In his public debut at a press conference, President Xi Jinping’s close ally said China will take measures to boost employment and urged decision-makers at all levels to “make friends” with entrepreneurs.
“Developing the economy is the fundamental solution to creating jobs,” Li, 63, said at the Great Hall of the People in central Beijing after the parliamentary session closed.
Li faces challenges such as weak consumer confidence and private industry, weak export demand and worsening relations with the United States.
A career bureaucrat in some of China’s most economically thriving regions, Li referred to his record with the private sector, which has been rocked in recent years by a broad regulatory campaign of sectors such as internet platforms and private education.

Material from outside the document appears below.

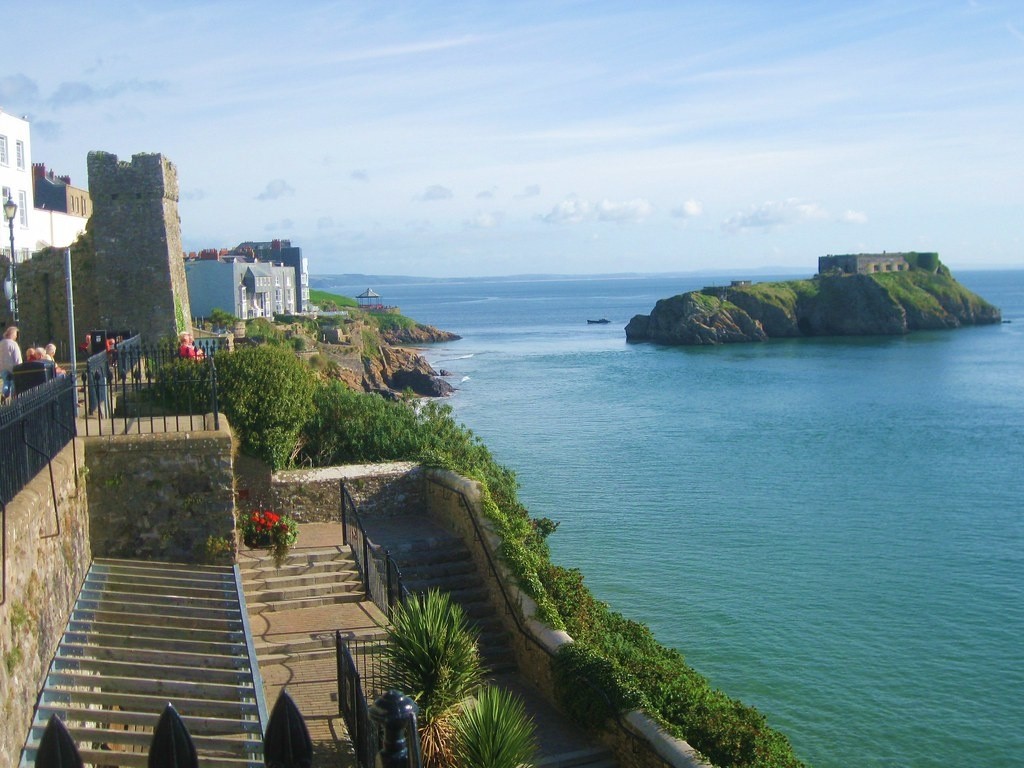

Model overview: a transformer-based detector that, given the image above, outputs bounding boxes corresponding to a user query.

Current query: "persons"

[26,343,66,376]
[0,325,23,398]
[179,331,208,361]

“Last year there were some incorrect comments about the development of the private economy, which worried some businessmen,” Li said in his televised address, without elaborating.
“Entrepreneurs or private companies will enjoy a better environment and a wider space for their development. (…) We will create a level playing field for all types of market entities and do more to support private entrepreneurs to grow and thrive.”

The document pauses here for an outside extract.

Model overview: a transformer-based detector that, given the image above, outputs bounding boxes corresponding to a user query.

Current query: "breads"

At the opening of the annual parliamentary session, China set a GDP growth target of around 5 percent, its lowest target in nearly three decades, after the economy grew just 3 percent last year.
Reaching the goal will not be easy, at a time when China is facing many difficulties this year, Li said.
Li replaces Li Keqiang, who retired after two five-year terms in which he was increasingly marginalized as Xi tightened his grip on the economy.
Investors hope the new premier’s close ties to Xi will allow him to push for more business-friendly policies.
At less than 90 minutes, Li’s press conference was shorter than the annual sessions held in recent years by his predecessor, which could exceed two hours.
‘GREAT STEEL WALL’
Earlier, Xi said Monday that China needs security to develop and must modernize its military into a “Great Steel Wall.”
Xi was speaking for the first time since the National People’s Congress, China’s parliament, voted unanimously to confirm him for a third term as China’s precedent-setting president.
“Security is the foundation of development, stability is the prerequisite for prosperity,” said Xi, 69.
The ruling Communist Party is expected to tighten the party’s oversight of security, a move that comes after Xi replaced senior security officials with his trusted allies.
Xi said China will distribute the fruits of development more equitably, in an effort to achieve “common prosperity,” its flagship policy of reducing the wealth gap through measures such as asking private enterprises to collaborate.
China must achieve greater self-sufficiency and strength in science and technology, Xi said, a call that comes as the United States blocks China’s access to chip-making equipment and other cutting-edge technologies.
On Taiwan, the self-governing island that China claims as its own and a major producer of semiconductors, Xi said China must oppose independence and secessionist activities and interference from outside forces.
China’s relations with the United States deteriorated dramatically after U.S. House Speaker Nancy Pelosi visited Taiwan in August 2022. Following the visit, China conducted unprecedented military exercises around Taiwan and halted military dialogue with Washington.